This book will give you a solid foundation of the basics, expose the issues and provide a high-level process for planning and implementing a data warehouse. It is divided into sections, the first three covering people, process and technology.
Section One starts with an overview enterprise IT architectures, how data warehousing fits into the scheme of things, and associated business and technical perspectives. I like the way the authors emphasize business perspectives, which is a consistent thread throughout the book. They use a framework called "InfoMotion", which covers all of the requirements, but (to me) is too wrapped-up in "consultant-speak". For example, they litter this section with nonsense such as "InfoMotion = Information/Data * motion. While it makes perfect sense from a conceptual viewpoint, there is no way to compute it, so why express it as a formula? Parenthetically, data is easy to quantify; measuring information is difficult, but can be done. The motion part of the equation is plain silliness because there is no basis given for measurement. But I am nitpicking here.
You are next introduced to data warehouse concepts. This gives a foundation that is complete and covers all key elements, such as reports, definitions of data warehouse and data mart and operational data stores. I thought this was an excellent introduction. Also included is a brief piece on cost/benefit and return on investment. It was short and hit all of the key points, but would have fit better in the prior discussion of the business perspective.

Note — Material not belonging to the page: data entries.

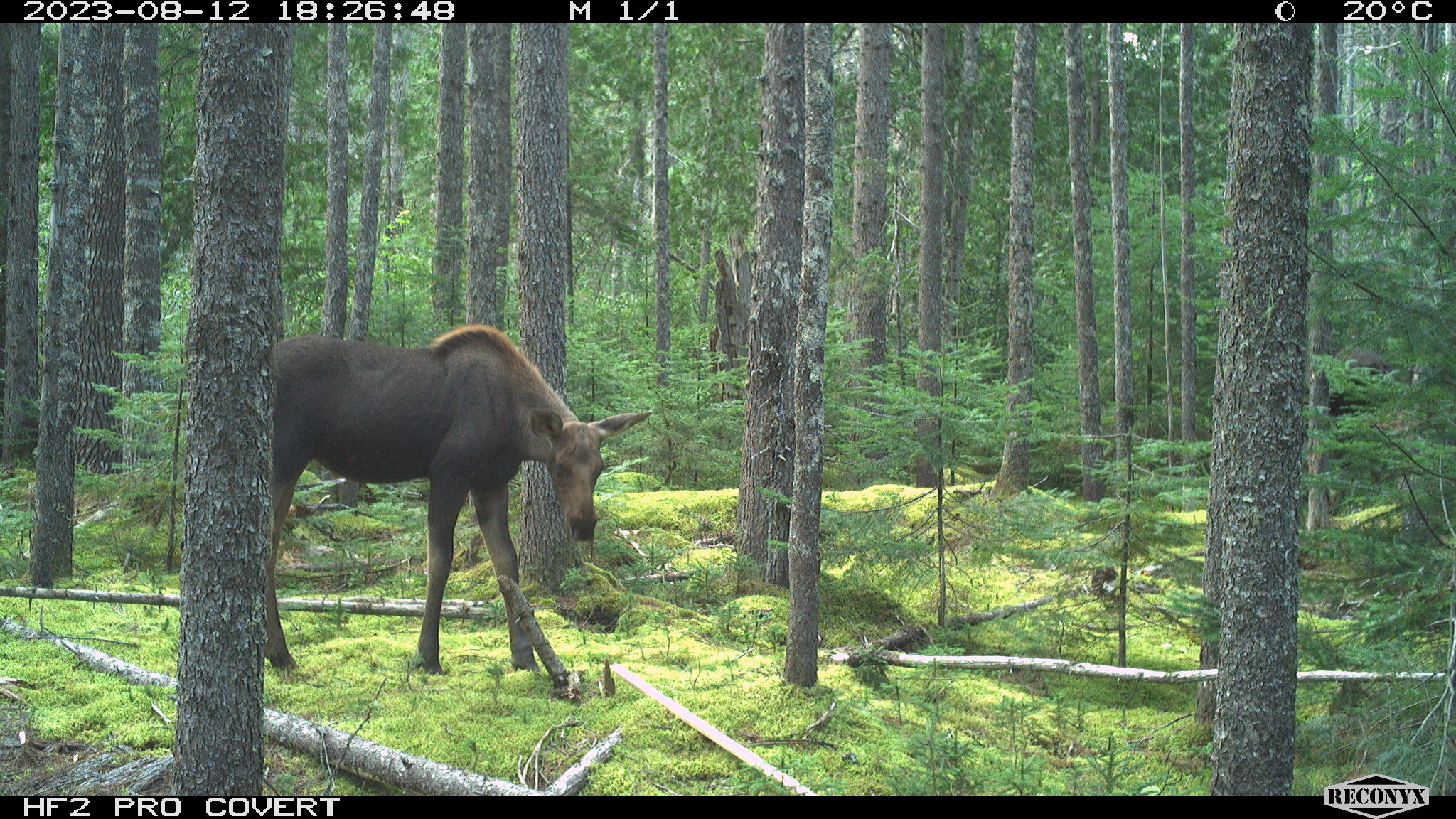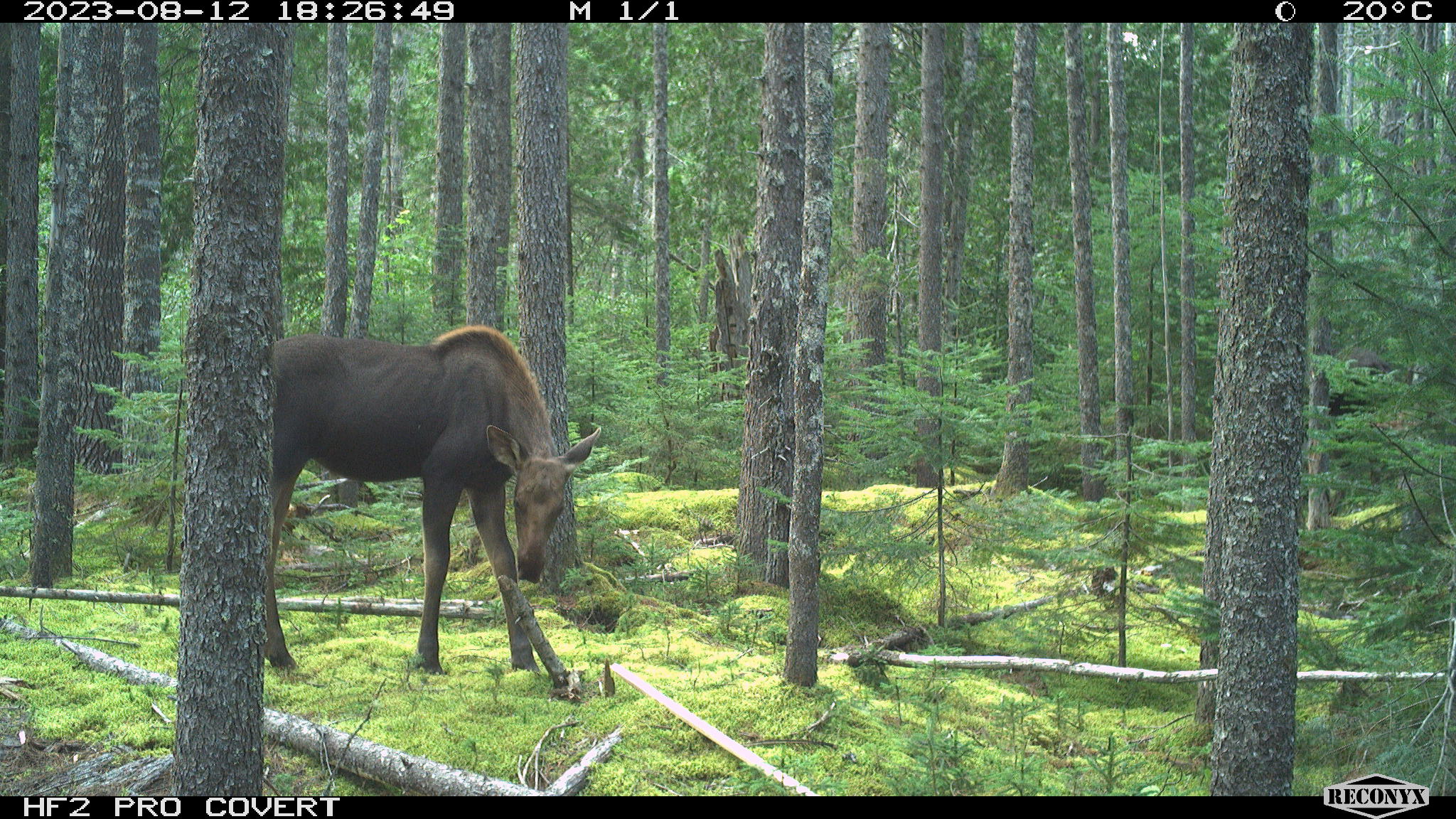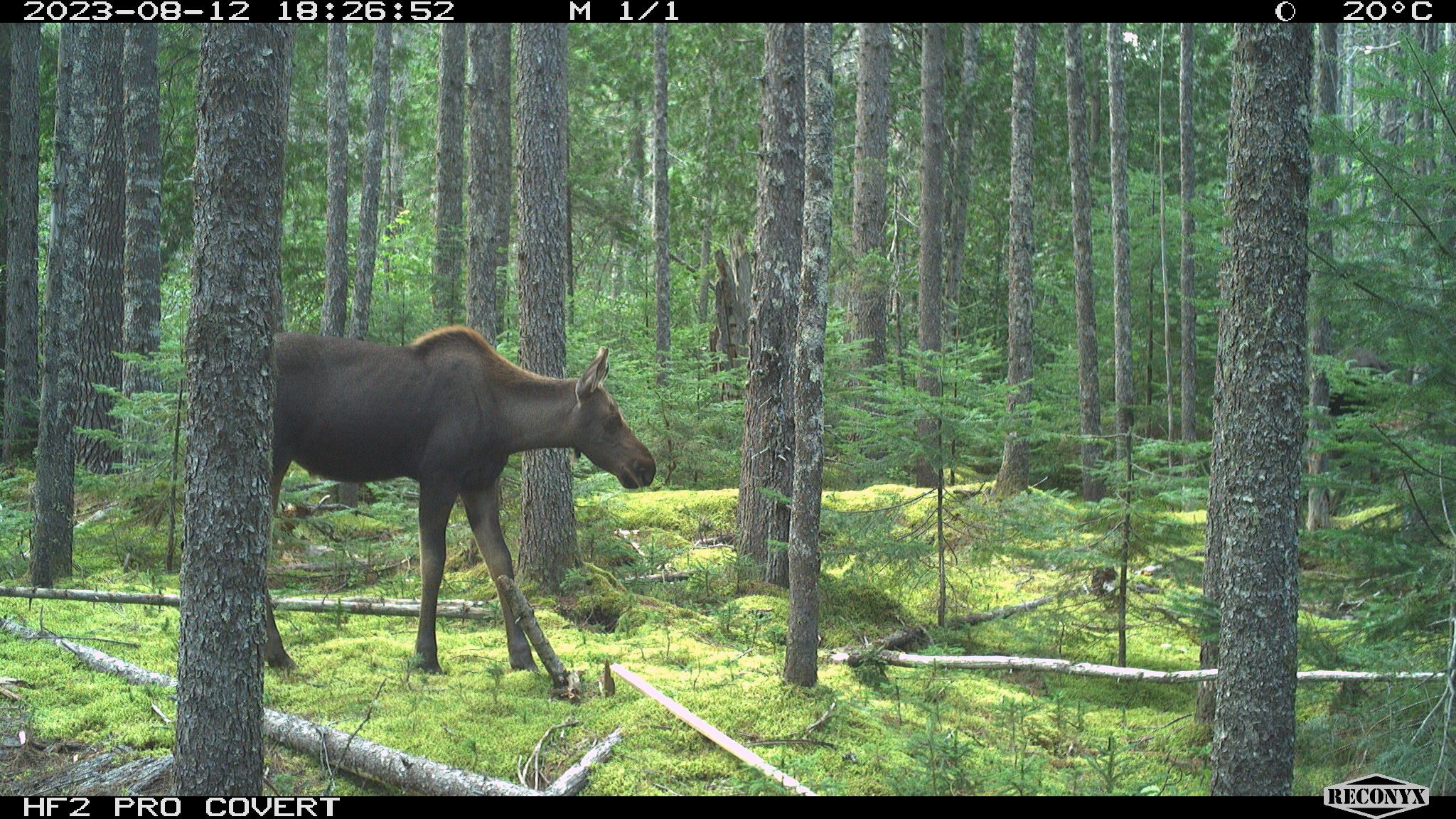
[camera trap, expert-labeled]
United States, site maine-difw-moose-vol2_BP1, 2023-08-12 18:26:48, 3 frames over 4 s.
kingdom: Animalia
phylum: Chordata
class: Mammalia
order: Artiodactyla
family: Cervidae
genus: Alces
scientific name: Alces alces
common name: moose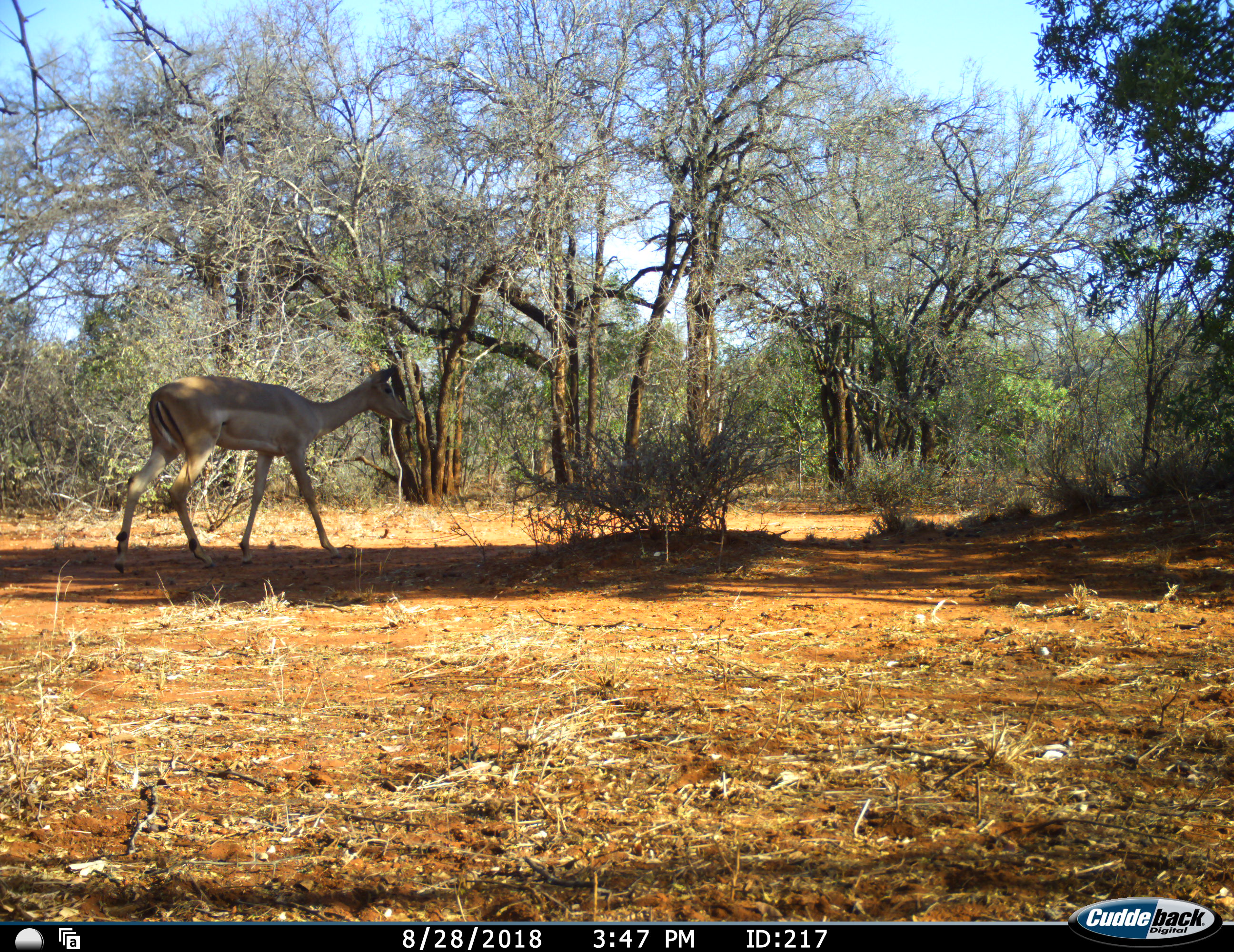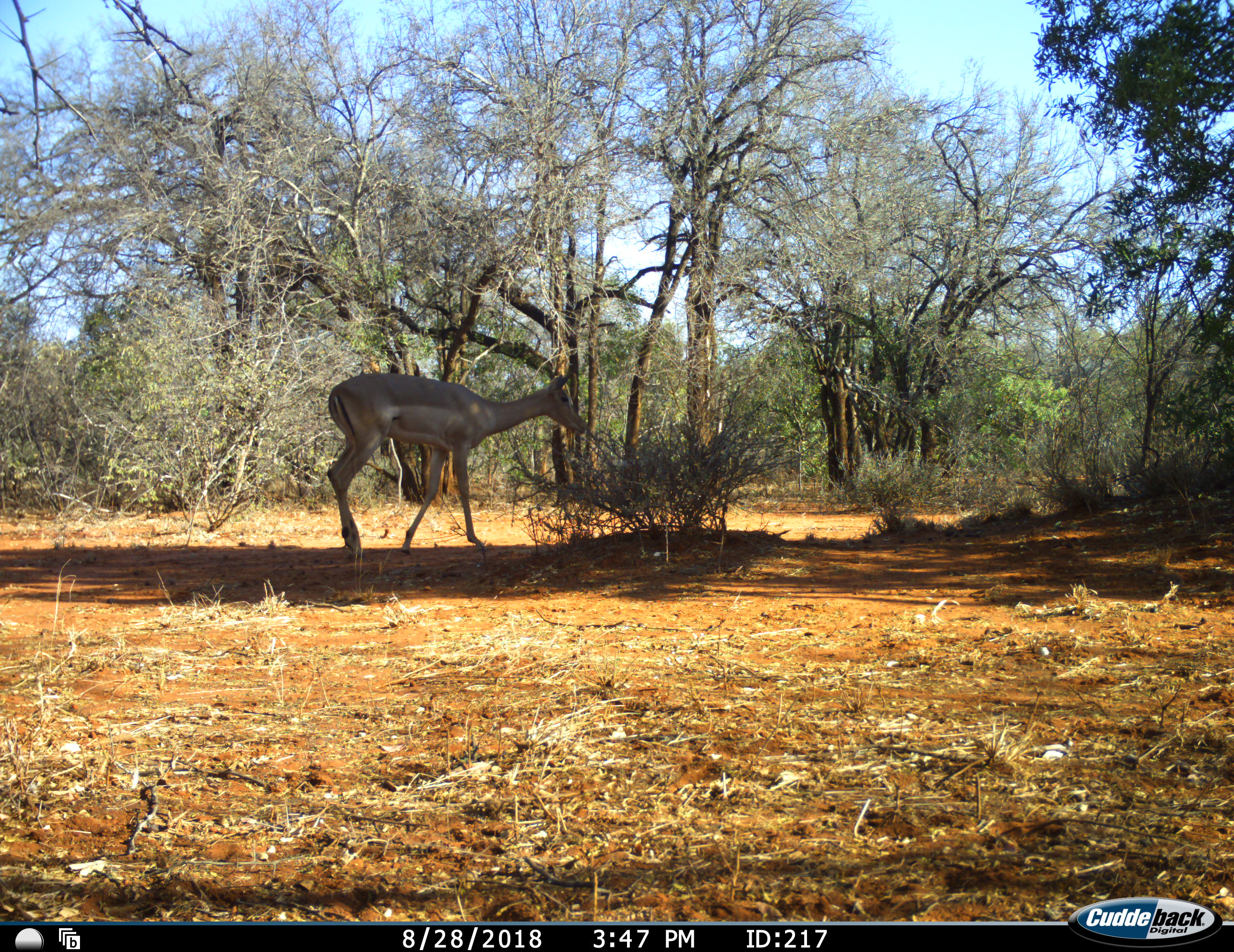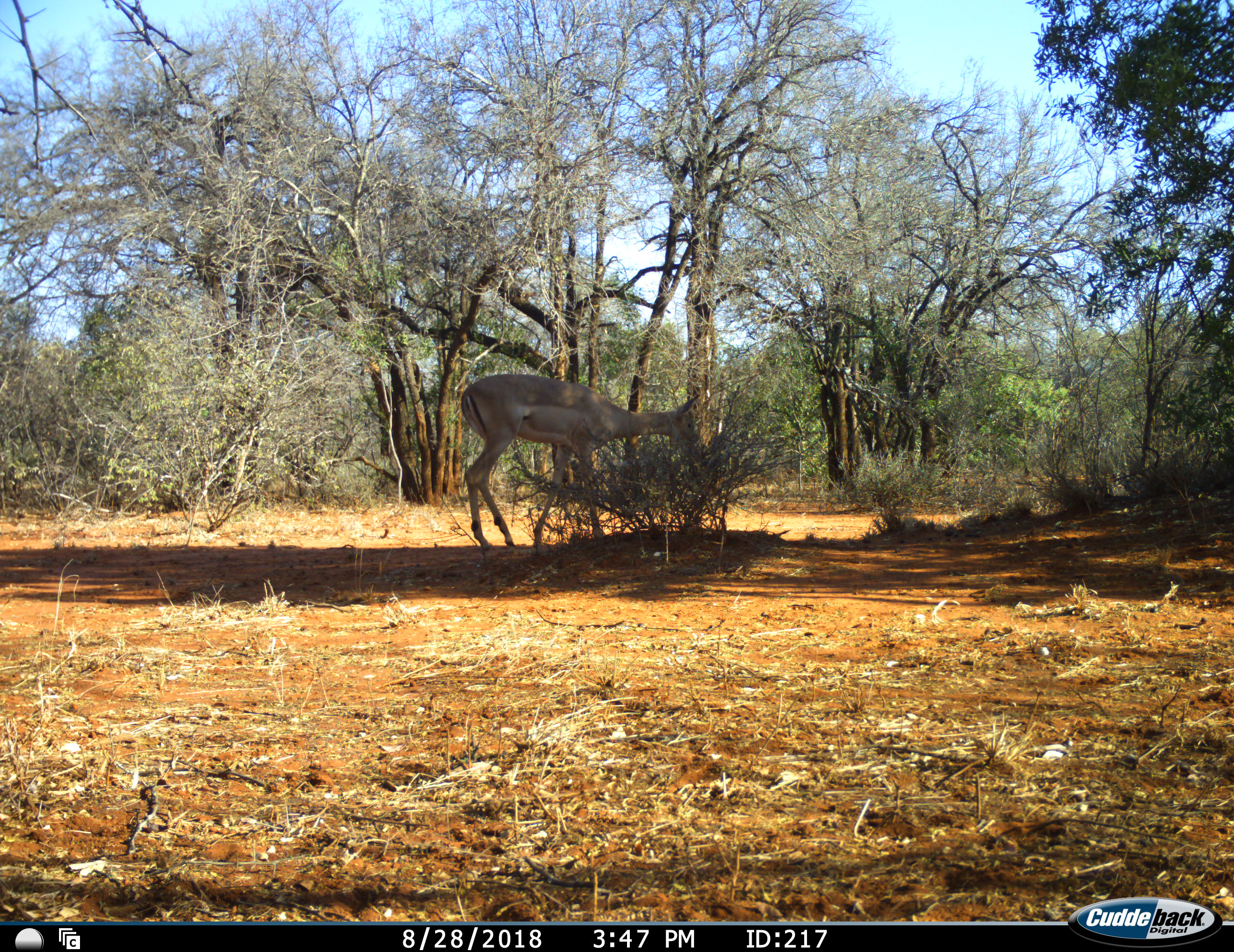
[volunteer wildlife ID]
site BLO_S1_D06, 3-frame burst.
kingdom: Animalia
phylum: Chordata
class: Mammalia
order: Artiodactyla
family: Bovidae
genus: Aepyceros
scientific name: Aepyceros melampus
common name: impala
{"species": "impala (Aepyceros melampus)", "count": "1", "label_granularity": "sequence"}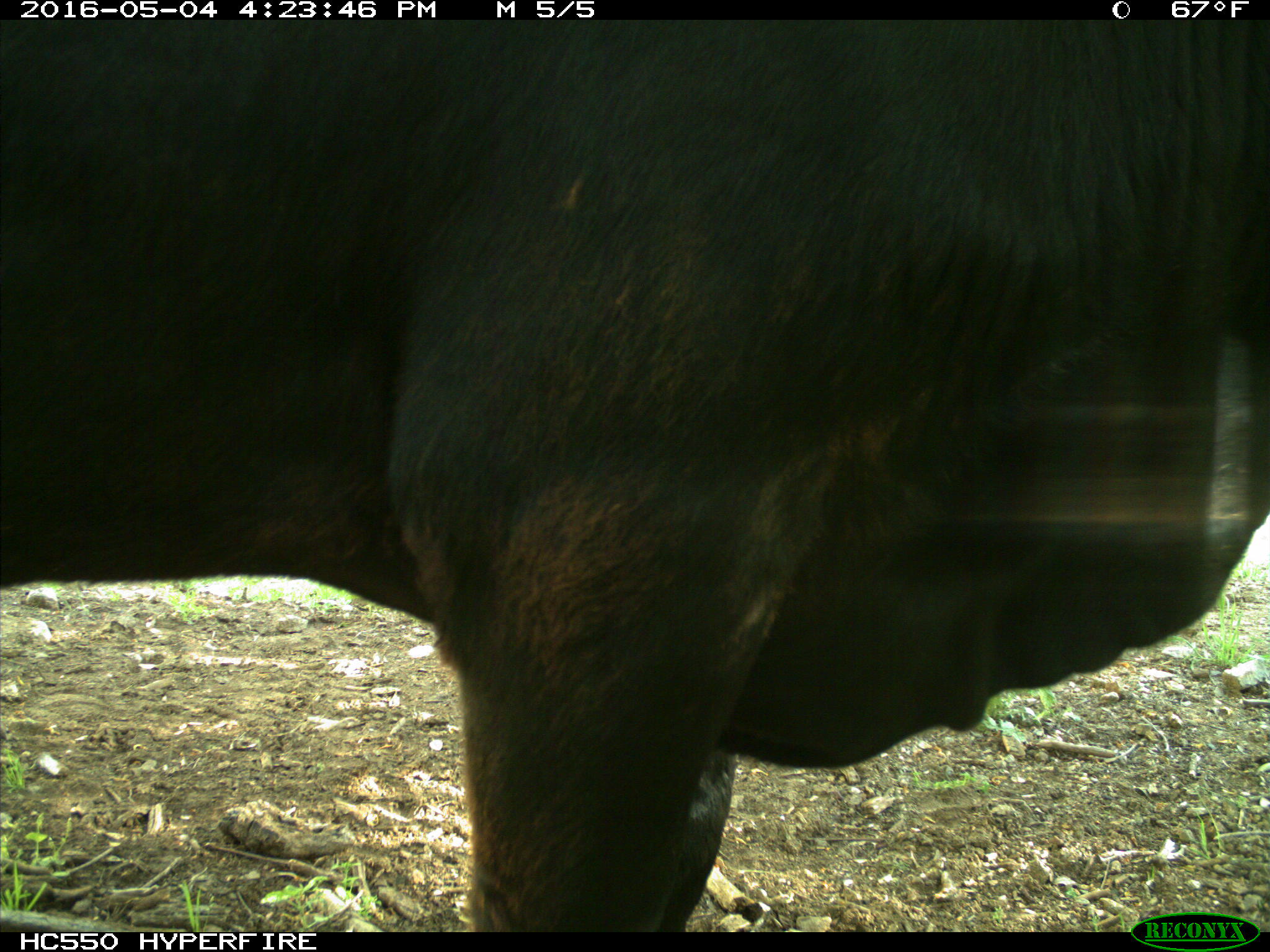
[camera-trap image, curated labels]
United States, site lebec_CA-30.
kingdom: Animalia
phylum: Chordata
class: Mammalia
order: Artiodactyla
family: Bovidae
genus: Bos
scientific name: Bos taurus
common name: domestic cow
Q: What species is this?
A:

The next section addresses the people part of a data warehousing project, begining with the project sponsor. Answers to some incisive questions are given in this part, such as "how will the data warehouse affect decision-making processes?", "how will it improve financial, marketing and operations processes?" and similar business-focused questions. These draw your attention to the real reasons for data warehousing. This section moves naturally into project management considerations, and exposes some common problems like defining project scope, underestimating time and project overhead or factoring the operational support issues after the data warehouse is rolled out and in production. One of the best parts of this section is how the authors counter common problems and risks with advice on how to eliminate or mitigate them. I liked the approach to measuring results, which gives some sound key performance indications that you can use to baseline some total cost of ownership drivers after the data warehouse is in production. This section continues with roles and responsibilities of the project team. The authors have crafted a sound team structure that consists of business and technical representatives who are overseen by a steering committee. This is an excellent approach. I thought the inclusion of users from various business domains was one of the key strengths, because these people know the data's value to the business a lot better than the technical side of the team. On the other hand, I thought it was naive of the authors to state that this group would be required 80% of the time during the project. While I fully agree with this estimate, it is nearly impossible in practice. I wish the authors would have shared how they sold the business side on making an 80% commitment of their best and brightest.
As this section moves into the actual project there are some things I loved about their approach: breaking the project into four parallel tracks and the proposed rollout strategy. These give you a good understanding of the scope and magnitude of a typical data warehouse project.
Section 4 covers technology, and gets a little too technical for a business user in some places, but is just right for an IT manager who is not a DBA or data architect. I liked the discussion of metadata, why normalization is not appropriate for data warehousing, and the treatment of fact and dimension tables.
The final section discusses maintenance requirements once the data warehouse is in production. This prepares you for the realities of managing these systems. I wish the authors would have addressed some of the workload and scheduling issues that are a part of the territory - refreshing the warehouse is going to require a fine balancing act that is going to affect maintenance windows, other production jobs and a plethora of other production headaches if not planned for in advance.
Overall this is a good book for the audience I cited above. I strongly recommend anyone considering a data warehouse to also read Improving Data Warehouse and Business Information Quality by Larry P. English.